◆ ЗАДАНИЕ A
Скопируйте из текста о наказаниях отрывок от «Если так обстоит» до «другой поступит наоборот.» включительно.

◆ ТЕКСТ
Дальше могут идти рубрики уродующих и мучительных наказаний; затем — пожизненное заключение в тюрьме, в каторге, отнятие свободы, чести, имущества и т. д.
Каждая последующая кара в общем менее грозна, чем предыдущая, и, вероятно, большинство предпочтет лишение руки — смерти, лишение имущества — пожизненной каторге и т. д.
Но вместе с тем как много исключений из этого общего правила! Лишение жизни страшно тому, кто ценит жизнь; а тому, для кого она есть сумма бессмысленных страданий, — для того смертная казнь, пожалуй, скорее желательна, чем страшна. Вся категория самоубийц, «разочаровавшихся в жизни», должна быть отнесена к рубрике подобных лиц. А разве мало лиц, предпочитающих смерть лишению чести? Сколько женщин покончило с собой, предпочитая смерть лишению чести! Сколько людей, проигравших чужие деньги или так или иначе запятнавших себя, предпочитает смерть лишению чести и доброго имени! Сколько людей предпочло бы смерть длинным и мучительным истязаниям! История пыток и войн дает немало фактов, где жертвы просили своих палачей убить их, а не истязать, где раненые просили покончить с ними, а не оставлять их мучиться. И сколько людей, страдающих так или иначе, предпочло бы умереть, если бы их не останавливали те или иные мотивы загробного мщения за самоубийство или боязнь причинить страдания близким и т. д.!
Если так обстоит дело со взаимоотношением смертной казни и других кар, то ясно, что остальные виды кар еще более различно могут оцениваться различными людьми: один предпочтет моментальное уродование лица продолжительному истязанию, другой второе — первому; один согласится скорее пожертвовать обеими руками, но сохранить имущество, другой — наоборот. Для одного пожизненное заключение будет более приемлемо, чем продолжительные и частые истязания, для другого — наоборот. Один пожертвует имуществом, но сохранит честь, другой поступит наоборот.
Из всего сказанного видно, что, несмотря на то что в общем может быть и возможна известная классификация карательных актов по степени их жестокости (тем самым и по степени их мотивационного влияния), однако она допускает столь значительные исключения, что сомнительной становится и сама общность правила. Это колебание еще резче проявляется в области наградных актов. Здесь почти невозможна какая бы то ни была классификация различных наград, степень желательности которых была бы одинаковой для всех людей. Да, несомненно, верно, что та из наград будет более желательной (а следовательно, будет иметь и большее мотивационное влияние), которая пригодна для удовлетворения наиболее интенсивной в данный момент потребности. Но как узнать, какая потребность по своему материальному характеру наиболее интенсивна? И можно ли предполагать, что невозможен случай, в котором две или большее число потребностей являются одинаково интенсивными? — Как тут выбирают или чем, в таком случае, руководствуются люди?

◆ ВЫДЕРЖКИ ИЗ ЗАПИСЕЙ

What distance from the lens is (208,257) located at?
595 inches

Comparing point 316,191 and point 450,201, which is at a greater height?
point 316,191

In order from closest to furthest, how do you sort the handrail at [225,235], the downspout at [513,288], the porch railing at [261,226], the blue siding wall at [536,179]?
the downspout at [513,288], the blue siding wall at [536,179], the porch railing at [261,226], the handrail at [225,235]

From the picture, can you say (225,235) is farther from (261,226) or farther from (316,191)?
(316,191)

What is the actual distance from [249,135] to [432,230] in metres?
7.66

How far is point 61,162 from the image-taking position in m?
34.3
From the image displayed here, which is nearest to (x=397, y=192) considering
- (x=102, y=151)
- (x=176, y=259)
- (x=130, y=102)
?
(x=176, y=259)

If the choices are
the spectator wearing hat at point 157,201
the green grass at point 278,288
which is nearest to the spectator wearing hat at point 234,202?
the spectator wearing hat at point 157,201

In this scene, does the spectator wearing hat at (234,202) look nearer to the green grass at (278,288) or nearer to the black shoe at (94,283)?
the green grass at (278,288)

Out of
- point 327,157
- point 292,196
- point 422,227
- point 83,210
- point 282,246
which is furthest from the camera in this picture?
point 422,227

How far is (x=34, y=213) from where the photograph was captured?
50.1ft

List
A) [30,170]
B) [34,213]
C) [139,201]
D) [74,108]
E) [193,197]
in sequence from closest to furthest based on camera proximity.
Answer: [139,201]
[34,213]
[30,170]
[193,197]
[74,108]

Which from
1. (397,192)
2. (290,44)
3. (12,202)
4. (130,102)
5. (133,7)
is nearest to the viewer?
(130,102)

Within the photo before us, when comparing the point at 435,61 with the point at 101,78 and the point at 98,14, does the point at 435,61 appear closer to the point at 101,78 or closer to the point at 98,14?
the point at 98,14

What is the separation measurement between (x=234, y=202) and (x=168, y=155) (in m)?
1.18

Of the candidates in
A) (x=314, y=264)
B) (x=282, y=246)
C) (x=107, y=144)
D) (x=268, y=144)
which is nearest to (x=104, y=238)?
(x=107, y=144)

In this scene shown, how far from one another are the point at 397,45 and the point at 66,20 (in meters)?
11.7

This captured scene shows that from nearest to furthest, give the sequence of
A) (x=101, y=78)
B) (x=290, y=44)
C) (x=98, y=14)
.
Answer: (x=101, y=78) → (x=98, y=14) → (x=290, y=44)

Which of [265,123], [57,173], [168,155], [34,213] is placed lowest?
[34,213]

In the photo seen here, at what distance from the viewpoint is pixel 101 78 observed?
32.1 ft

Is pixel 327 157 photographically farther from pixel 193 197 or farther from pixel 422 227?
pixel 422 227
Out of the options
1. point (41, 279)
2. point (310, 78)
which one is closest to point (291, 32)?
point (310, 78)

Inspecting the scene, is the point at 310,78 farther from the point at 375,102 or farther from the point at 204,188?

◆ ЗАДАНИЕ B
Обновите записи от строки со словами «What is the separation» до конца записей включительно: поставьте «picture» вместо «scene», а всё остальное оставьте без изменений.

◆ ОТВЕТ A
Если так обстоит дело со взаимоотношением смертной казни и других кар, то ясно, что остальные виды кар еще более различно могут оцениваться различными людьми: один предпочтет моментальное уродование лица продолжительному истязанию, другой второе — первому; один согласится скорее пожертвовать обеими руками, но сохранить имущество, другой — наоборот. Для одного пожизненное заключение будет более приемлемо, чем продолжительные и частые истязания, для другого — наоборот. Один пожертвует имуществом, но сохранит честь, другой поступит наоборот.

◆ ОТВЕТ B
What is the separation measurement between (x=234, y=202) and (x=168, y=155) (in m)?
1.18

Of the candidates in
A) (x=314, y=264)
B) (x=282, y=246)
C) (x=107, y=144)
D) (x=268, y=144)
which is nearest to (x=104, y=238)?
(x=107, y=144)

In this picture shown, how far from one another are the point at 397,45 and the point at 66,20 (in meters)?
11.7

This captured picture shows that from nearest to furthest, give the sequence of
A) (x=101, y=78)
B) (x=290, y=44)
C) (x=98, y=14)
.
Answer: (x=101, y=78) → (x=98, y=14) → (x=290, y=44)

Which of [265,123], [57,173], [168,155], [34,213] is placed lowest?
[34,213]

In the photo seen here, at what distance from the viewpoint is pixel 101 78 observed?
32.1 ft

Is pixel 327 157 photographically farther from pixel 193 197 or farther from pixel 422 227?
pixel 422 227
Out of the options
1. point (41, 279)
2. point (310, 78)
which one is closest to point (291, 32)?
point (310, 78)

Inspecting the picture, is the point at 310,78 farther from the point at 375,102 or farther from the point at 204,188?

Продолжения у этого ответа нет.